Implementation of Transformer-Decoder with MLA, RoPE, SwiGLU and RMSNorm with custom CUDA Kernels
src/
benchmarks/ # benchmarking scripts
cuda_kernels/ # CUDA kernels implementations, torch wrappers and python bindings
modules/ # python wrappers and modules
-
RMSNorm: rmsnorm implemented with shared memory buffer and double warp-reductions for squared root calculation in both forward and backward pass kernels and for dot product sum in backward pass kernel.
-
Safe Softmax: softmax implemented with max calculation and substraction for numerical stability and to prevent
- Realized only for fp32
- Realized via warp-on-row calculation
- TODO: realize for fp16/bf16 with vectorized memory access and block-on-row calculation
-
Embeddings layer
- Realized only for fp32
- TODO: realize for fp16/bf16
-
FFN with SwiGLU and dropout: step-by-step optimizations for 2 kernels (gemm-swiglu-dropout and gemm-residual-dropout)
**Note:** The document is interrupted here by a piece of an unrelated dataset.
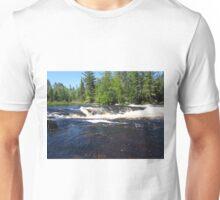 Raging Portage Unisex T-Shirt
- Realized naive GEMM version
- Realized coalesced memory access version
- SMEM tiling
- Registers 2D tiling
- fp16/bf16 support with vector access to GMEM/SMEM/registers (work in progreess, unstable)
- tensor cores support (work in progreess)
- double buffer and async tiles loading (work in progreess)
-
MLA with RoPE: work in progress
This project requires a working CUDA toolkit and a PyTorch installation with matching CUDA version (I was working with CUDA 12.9 version).